The next morning more troops and equipment arrived. It was the first morning in three years that the internees did not have to line up for roll call and bow to their keepers. MacArthur, seizing on the success of the Flying Columns, decided to step up his timetable and began a full-scale offensive to take the capital. Meanwhile, inside Santo Tomas the commander of the Flying Columns continued to talk with the Japanese holed up in the Education Building.

Many of the internees, exhausted from the excitement, tried to sleep, but the city began to echo with the sound of gunfire and the rumble of tanks, and besides, there was just too much to talk about, and eat—chocolate, bread and butter, coffee, real coffee!

Then “we were told we could send a message home to our families,” said Sallie Durrett. “We had been so intimidated by the Japs for so long, I asked the sergeant in charge, ‘How many words can we put on this message?’ And he said, ‘Hell, lady, you’re an American.
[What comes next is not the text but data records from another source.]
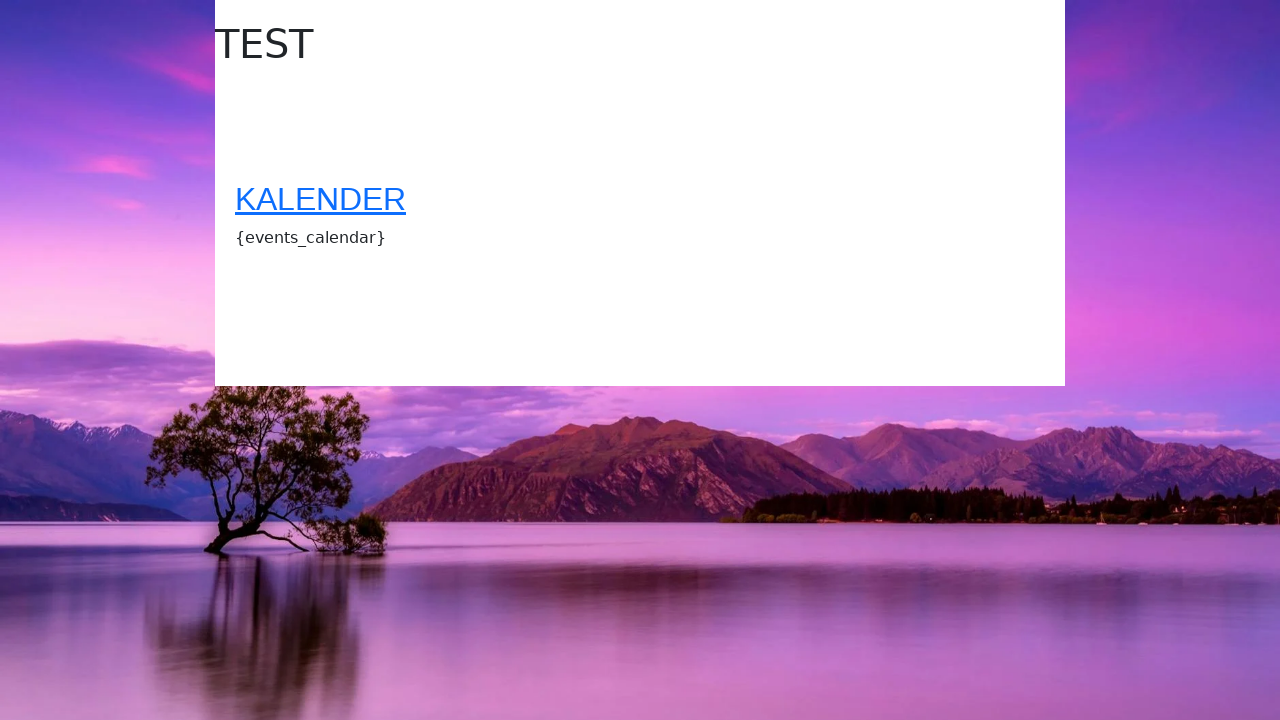

--- FILE ---
content_type: text/css
request_url: http://f1.obs-papenteich.de/wp-content/themes/JuWe2024/style.css
body_size: 7292
content:
/*   
Theme Name: JuWe2024
Theme URI: www.obs-papenteich.de
Description: Template zum WordPress Tutorial auf http://wordpress.lernenhoch2.de
Author: Frank Senkpiel
Author URI: www.obs-papenteich.de
*/

body        {color: #333; background: #e5e5e5;}
 
.element {
  align-items: center;
  background-color: #afd275;
  box-shadow: 
    12px 12px 16px 0 rgba(0, 0, 0, 0.25),
    -8px -8px 12px 0 rgba(255, 255, 255, 0.3);
  border-radius: 150px;
  display: flex;
  height: 200px;
  justify-content: center;
  margin-right: 4rem;
  width: 200px;
 }
 
 .box{
box-shadow: -5px -5px 9px rgba(255,255,255,0.45), 5px 5px 9px rgba(94,104,121,0.3);
}
 
#wrapper    {width: 850px; margin: auto; text-align: left; background: #fff;}
#header        {height: 160px; padding-top: 20px; }
#main       {width: 520px; padding: 20px; float: left;}
#sidebar    {width: 270px; padding: 10px; padding-top: 20px; float: left;}
#footer        {clear: both; height: 100px; padding: 20px; }

body{
  		background: url(https://images.pexels.com/photos/414102/pexels-photo-414102.jpeg?auto=compress&cs=tinysrgb&dpr=2&h=650&w=940);
  		background-size: 100%;
      background-repeat: no-repeat;
      background-attachment: fixed;
  	}
    .navbar{
  position: fixed;
  transition: 1s;
}
  .navbar-brand{
  		color: #fff;
  		font-size: 45px;
  		font-family: Germania;
  		cursor: pointer;
  	}
  	.icon-bar{
  background-color: #000;

}
  	.nav{
  		font-family: Lithos Pro;
  		color: #fff;
  		padding: 10px 20px;
  	}

  	.nav li{
  		padding: 10px;
  		cursor: pointer;
  		font-size: 16px;
  	}
    .nav li:after{
      content: '';
      display: block;
        border-bottom: 2px solid #38fd07;
        transform: scaleX(0);
        transition: .2s ease-in-out;
    }
  	.nav li:hover:after{
  	   transform: scaleX(1);
  	}
    .para{
      min-height: 500px;
    }
    .para h3{
      text-align: center;
      margin-top: 15%;
      color: #fff;
      font-family: nyala;
      font-size: 44px;
    }
    body::-webkit-scrollbar-track
{
  -webkit-box-shadow: inset 0 0 6px rgba(0,0,0,0.3);
  
}
body::-webkit-scrollbar
{
  width: 14px;
}

body::-webkit-scrollbar-thumb
{
  
  -webkit-box-shadow: inset 0 0 6px rgba(0,0,0,.5);
  background:  #501e27;
}
@media(max-width: 720px){
  body{
    background-size: 100% 100%;
  }
  .navbar-collapse{
  background: #501e27;
}
  .para{
    min-height: 800px;
  }
}




/* ******************************************************
	Author URI: https://codeconvey.com/
	Demo Purpose Only - May not require to add.
	font-family: "Raleway",sans-serif;
*********************************************************/

@import url('https://fonts.googleapis.com/css?family=Raleway:400,500,600,700,800,900');



html {
  box-sizing: border-box;
}
*, *:before, *:after {
  box-sizing: inherit;
}

article, header, section, aside, details, figcaption, figure, footer, header, hgroup, main, nav, section, summary {
    display: block;
}
body {
    
    color: #222;
    font-size: 100%;
    line-height: 24px;
    margin: 0;
	padding:0;
	font-family: "Raleway",sans-serif;
}
a{
	font-family: "Raleway",sans-serif;
	text-decoration: none;
	outline: none;
}
a:hover, a:focus {
	color: #373e18;
}
section {
    float: left;
    width: 100%;
	padding-bottom:3em;
}
h2 {
    color: #1a0e0e;
    font-size: 26px;
    font-weight: 700;
    margin: 0;
    line-height: normal;
	text-transform:uppercase;
}
h2 span {
    display: block;
    padding: 0;
    font-size: 18px;
    opacity: 0.7;
    margin-top: 5px;
	text-transform:uppercase;
}

#float-right{
	float:right;	
}

/* ******************************************************
	Script Top
*********************************************************/

.ScriptTop {
    background: #fff none repeat scroll 0 0;
    float: left;
    font-size: 0.69em;
    font-weight: 600;
    line-height: 2.2;
    padding: 12px 0;
    text-transform: uppercase;
    width: 100%;
}

/* To Navigation Style 1*/
.ScriptTop ul {
    margin: 24px 0;
    padding: 0;
    text-align: left;
}
.ScriptTop li{
	list-style:none;	
	display:inline-block;
}
.ScriptTop li a {
    background: #6a4aed none repeat scroll 0 0;
    color: #fff;
    display: inline-block;
    font-size: 14px;
    font-weight: 600;
    padding: 5px 18px;
    text-decoration: none;
    text-transform: capitalize;
}
.ScriptTop li a:hover{
	background:#000;
	color:#fff;
}


/* ******************************************************
	Script Header
*********************************************************/

.ScriptHeader {
    float: left;
    width: 100%;
    padding: 2em 0;
}
.rt-heading {
    margin: 0 auto;
	text-align:center;
}
.Scriptcontent{
	line-height:28px;	
}
.ScriptHeader h1{
	font-family: "brandon-grotesque", "Brandon Grotesque", "Source Sans Pro", "Segoe UI", Frutiger, "Frutiger Linotype", "Dejavu Sans", "Helvetica Neue", Arial, sans-serif;
  text-rendering: optimizeLegibility;
  -webkit-font-smoothing: antialiased;
    color: #6a4aed;
    font-size: 26px;
    font-weight: 700;
    margin: 0;
    line-height: normal;

}
.ScriptHeader h2 {
    color: #312c8f;
    font-size: 20px;
    font-weight: 400;
    margin: 5px 0 0;
    line-height: normal;

}
.ScriptHeader h1 span {
    display: block;
    padding: 0;
    font-size: 22px;
    opacity: 0.7;
    margin-top: 5px;

}
.ScriptHeader span {
    display: block;
    padding: 0;
    font-size: 22px;
    opacity: 0.7;
    margin-top: 5px;
}




/* ******************************************************
	Live Demo
*********************************************************/





/* ******************************************************
	Responsive Grids
*********************************************************/

.rt-container {
	margin: 0 auto;
	padding-left:12px;
	padding-right:12px;
}
.rt-row:before, .rt-row:after {
  display: table;
  line-height: 0;
  content: "";
}

.rt-row:after {
  clear: both;
}
[class^="col-rt-"] {
  box-sizing: border-box;
  -webkit-box-sizing: border-box;
  -moz-box-sizing: border-box;
  -o-box-sizing: border-box;
  -ms-box-sizing: border-box;
  padding: 0 15px;
  min-height: 1px;
  position: relative;
}


@media (min-width: 768px) {
  .rt-container {
    width: 750px;
  }
  [class^="col-rt-"] {
    float: left;
    width: 49.9999999999%;
  }
  .col-rt-6, .col-rt-12 {
    width: 100%;
  }
  
}

@media (min-width: 1200px) {
	.rt-container {
		width: 1170px;
	}
	.col-rt-1 {
		width:16.6%;
	}
	.col-rt-2 {
		width:30.33%;
	}
	.col-rt-3 {
		width:50%;
	}
	.col-rt-4 {
		width: 67.664%;
	}
	.col-rt-5 {
		width: 83.33%;
	}
	

}

@media only screen and (min-width:240px) and (max-width: 768px){
	 .ScriptTop h1, .ScriptTop ul {
		text-align: center;
	}
	.ScriptTop h1{
		margin-top:0;
		margin-bottom:15px;
	}
	.ScriptTop ul{
		 margin-top:12px;		
	}
	
	.ScriptHeader h1,
	.ScriptHeader h2, 
	.scriptnav ul{
		text-align:center;	
	}
	.scriptnav ul{
		 margin-top:12px;		
	}
	#float-right{
		float:none;	
	}
	
}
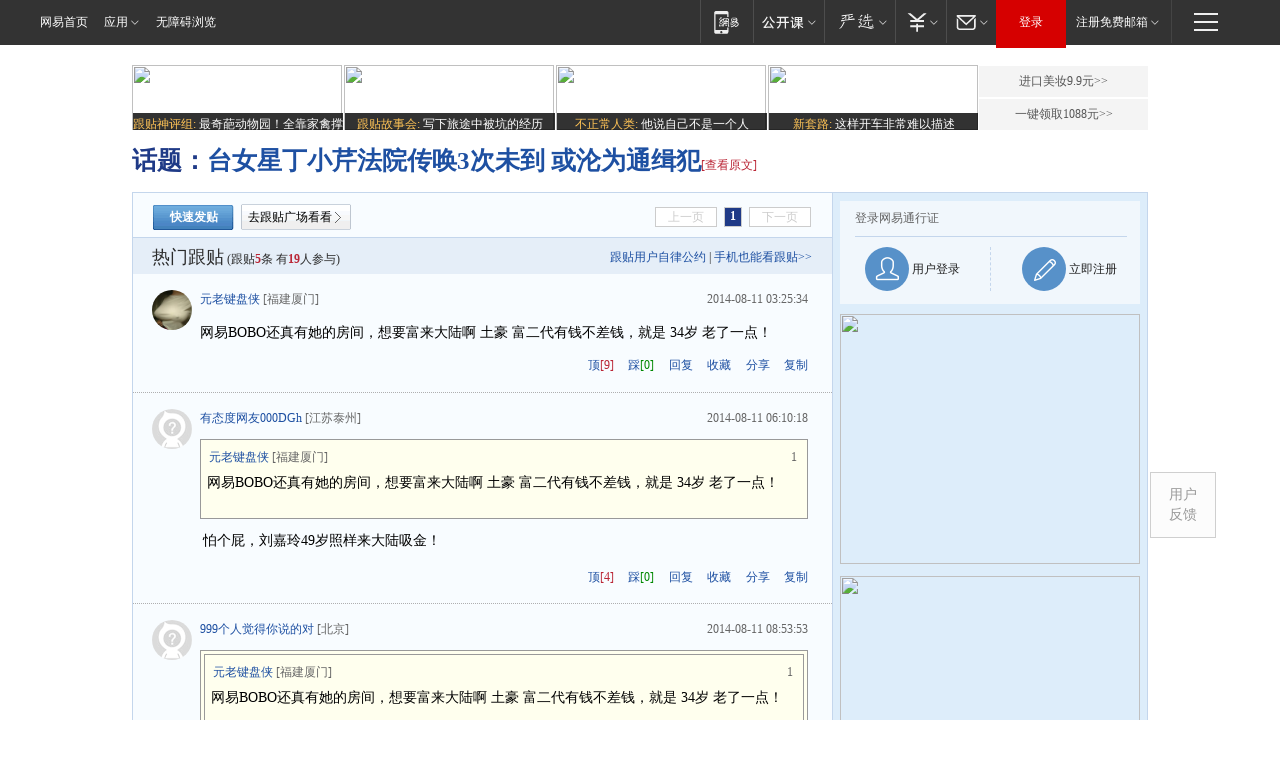

--- FILE ---
content_type: text/html;charset=gb2312
request_url: https://g.163.com/r?site=netease&affiliate=163&cat=other&type=logo300x250&location=1
body_size: 232
content:
<!-- service=8 -->
<a target="_blank" href="https://g.163.com/effect/c?s=307925&AID=332360&FlightID=2511&Values=4069486611&Redirect=https://www.163.com/dy/media/T1616589597231.html"><img src="https://yt-adp.ws.126.net/channel4/300250_cdgi_20240722.jpg" border=0 height=250 width=300 alt=""></a>
<!--sspClickMonitor-->
<img src=""  border="0" height="1" width="1">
Put as many words as you want.’ ”
28

Early the following morning the Japanese in the Education Building were allowed to join their forces, and they marched out of the camp, carrying their wounded and dead on litters. Afterward the internees held a brief flag-raising ceremony on the balcony over the front entrance of Main Building. It was an impromptu event—the loudspeakers were broken—but somehow the word spread and soon crowds of internees and soldiers had gathered to watch. As two men pulled the Stars and Stripes up the pole, the crowd again broke into song. Carl Mydans
recorded the event with his camera, and in notes accompanying his negatives he wrote:

There are some shots of the Internees waving and singing … as the Flag went up for the first time over the main building entrance. There was much emotion shown here and more weeping by both the Internees and some of the hard bitten soldiers than at any other time since the moment of liberation.
29

The weeping, however, was bittersweet. During the deliverance of the camp seven more internees had died of starvation or heart disease brought on by malnutrition. Six GI’s also had given their lives liberating Santo Tomas. Their coffins, fashioned from supply crates, rested on the east patio. On the lids a few women had carefully positioned bouquets of flowers.